Some in our profession argue that the cost of the additional education is not necessary and is a waste of the students' resources. We find this argument to be specious in light of the fact that there are virtually no people holding masters or doctoral degrees who do not have the baccalaureate as the foundation for those degrees. If those who pursue academic graduate or doctoral degrees are required to begin with this foundation, why are not those who pursue professional doctoral degrees? The argument has always been that the "U.S. Department of Education does not require it." This leads to the next reason for our change.
Cultural reasons -- In December 1991, the Foundation for Chiropractic Education and Research (FCER) published the study "An Evaluation of Federal Funding Policies and Programs and Their Relationship to the Chiropractic Profession." The study was funded by FCER and prepared by Corporate Health Policies Group. It was very pointed in its criticism of the prerequisites to chiropractic education. It concluded that the prerequisite education of chiropractic applicants was decidedly less than that of others who would lay claim to the "professional doctorate" title. While the vast majority of applicants to allopathic, osteopathic, optometric, dental, veterinary and podiatric programs have the baccalaureate, less than half of those applying to chiropractic college do. A recent study completed by Reed Phillips,DC,PhD, et al., came to the same conclusion.
It seems to me that the cultural demand is so obvious that one is tempted to ask, "What is the question?" If the members of our society expect doctors to have a baccalaureate degree prior to matriculation in the health care program, why does the chiropractic profession, the members of which want to be called "doctor," continue to resist the will of the people?
Perhaps this is no more clearly demonstrated than at the level of the state chiropractic boards of examiners who routinely struggle with the question of whether or not to mandate a pre-chiropractic baccalaureate. It has been my position for many years that if the chiropractic colleges would take the steps to institute the baccalaureate as a prerequisite, the issue of statutory mandates would be moot. Furthermore, if we as chiropractic institutions had taken the lead on this issue we would be in the position to grant the occasional exceptional three year student admission to our programs just as the allopathic programs do. When it becomes a statutory mandate, however, our latitude as an educational institution is lost.
It borders on the unethical when we try to "fudge" the realities. When we are asked by governmental agencies what is required for admission to a chiropractic program, we like to say, "Over half of our students have a bachelor's degree." When the Alliance placed its ads about chiropractic education, the same approach was taken.
Why do we feel the need to "make it seem" better than it is? Probably because we, like most members of society, believe physicians of any kind should have a completed an undergraduate education. However, we must deal with the reality that most chiropractic colleges still recruit most of their students from community colleges and often promote accelerated courses so that students will meet the CCE requirements and be able to gain entry to a chiropractic program. This is not evidence of dedication to high-quality chiropractic education.
For all of these reasons, NCC has taken the step and now requires the baccalaureate. We are convinced that what we have done is the right thing to do for our students, for the profession, and for our patients. Esse quam videri -- to be rather than to seem to be -- NCC's motto.

# # #

**ACTION ITEM A:**
In the passage on chiropractic education, change "specious" to "misleading" and write out the text between "Some in our" and "for our change.", inclusive.
**ACTION ITEM B:**
According to the passage on chiropractic education, who prepared the 1991 study published by the Foundation for Chiropractic Education and Research?
**ACTION ITEM C:**
Render this sentence from the passage on chiropractic education in Spanish: "For all of these reasons, NCC has taken the step and now requires the baccalaureate."
The rows come from a separate source, unrelated to the text.

**GIVEN DATA:**
# # #

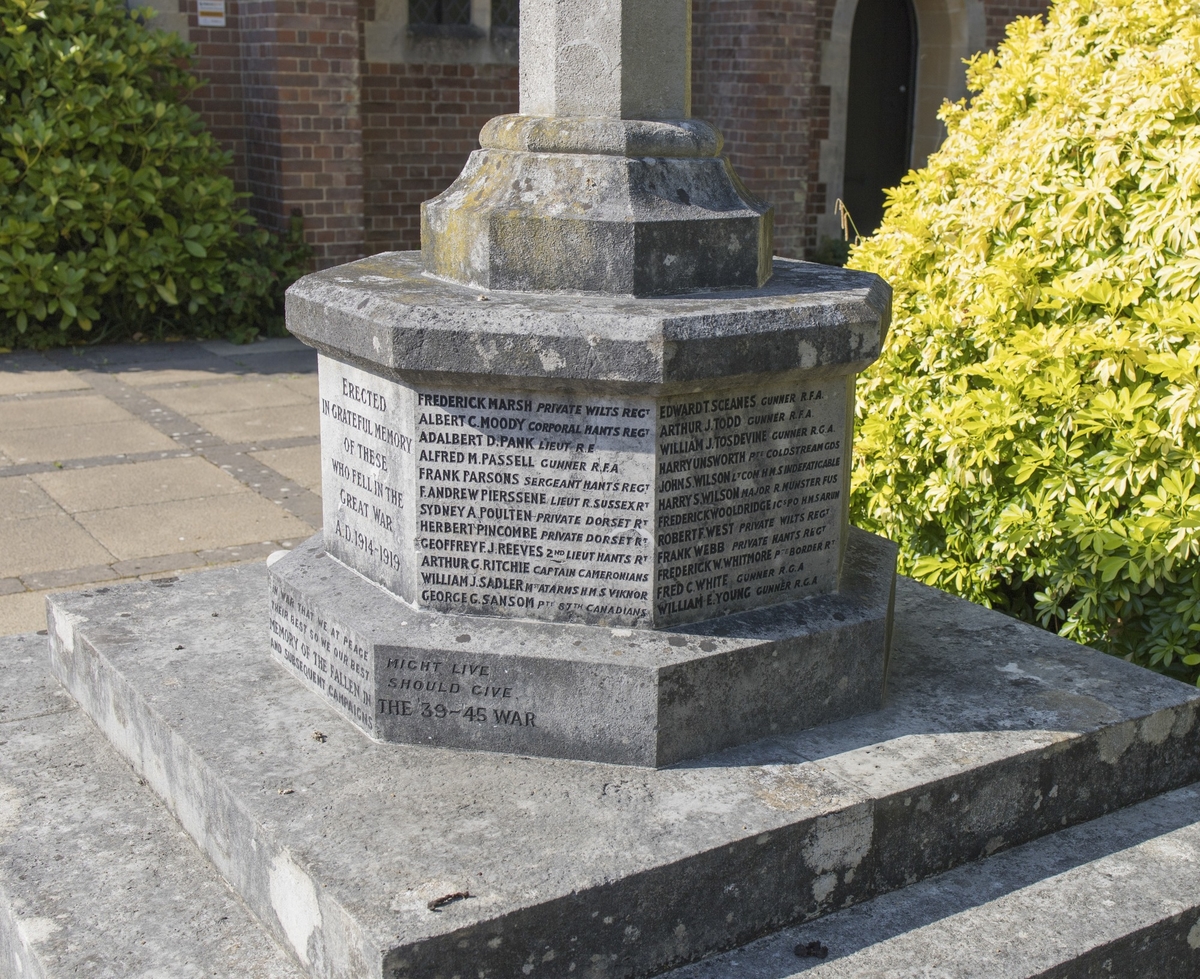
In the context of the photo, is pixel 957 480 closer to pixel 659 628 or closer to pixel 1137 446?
pixel 1137 446

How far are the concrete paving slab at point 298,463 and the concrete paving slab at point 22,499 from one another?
41.6 inches

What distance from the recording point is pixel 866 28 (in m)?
13.1

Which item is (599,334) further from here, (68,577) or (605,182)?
(68,577)

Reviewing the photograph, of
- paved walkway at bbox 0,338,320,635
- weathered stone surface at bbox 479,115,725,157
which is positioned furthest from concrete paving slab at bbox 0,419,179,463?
weathered stone surface at bbox 479,115,725,157

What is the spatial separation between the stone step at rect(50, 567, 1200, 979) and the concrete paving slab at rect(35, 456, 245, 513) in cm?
244

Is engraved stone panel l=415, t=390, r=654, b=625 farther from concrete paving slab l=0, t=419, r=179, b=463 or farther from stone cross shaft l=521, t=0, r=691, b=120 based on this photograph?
concrete paving slab l=0, t=419, r=179, b=463

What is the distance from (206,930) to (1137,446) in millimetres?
2529

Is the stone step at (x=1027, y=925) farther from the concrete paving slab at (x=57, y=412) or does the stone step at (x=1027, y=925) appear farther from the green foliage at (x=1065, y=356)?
the concrete paving slab at (x=57, y=412)

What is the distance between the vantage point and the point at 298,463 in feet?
21.5

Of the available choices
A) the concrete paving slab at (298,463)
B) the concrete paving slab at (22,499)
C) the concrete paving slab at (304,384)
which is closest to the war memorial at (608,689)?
the concrete paving slab at (22,499)

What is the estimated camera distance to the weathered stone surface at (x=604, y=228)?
2.87 m

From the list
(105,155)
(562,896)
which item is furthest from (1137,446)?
(105,155)

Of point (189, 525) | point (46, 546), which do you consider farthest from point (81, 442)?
point (46, 546)

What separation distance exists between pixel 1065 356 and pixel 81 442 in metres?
4.92
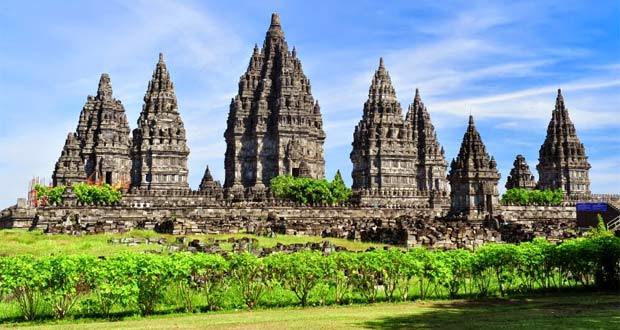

# # #

**SOLUTION A:**
Some in our profession argue that the cost of the additional education is not necessary and is a waste of the students' resources. We find this argument to be misleading in light of the fact that there are virtually no people holding masters or doctoral degrees who do not have the baccalaureate as the foundation for those degrees. If those who pursue academic graduate or doctoral degrees are required to begin with this foundation, why are not those who pursue professional doctoral degrees? The argument has always been that the "U.S. Department of Education does not require it." This leads to the next reason for our change.

**SOLUTION B:**
Corporate Health Policies Group

**SOLUTION C:**
Por todas estas razones, NCC ha dado el paso y ahora exige la licenciatura.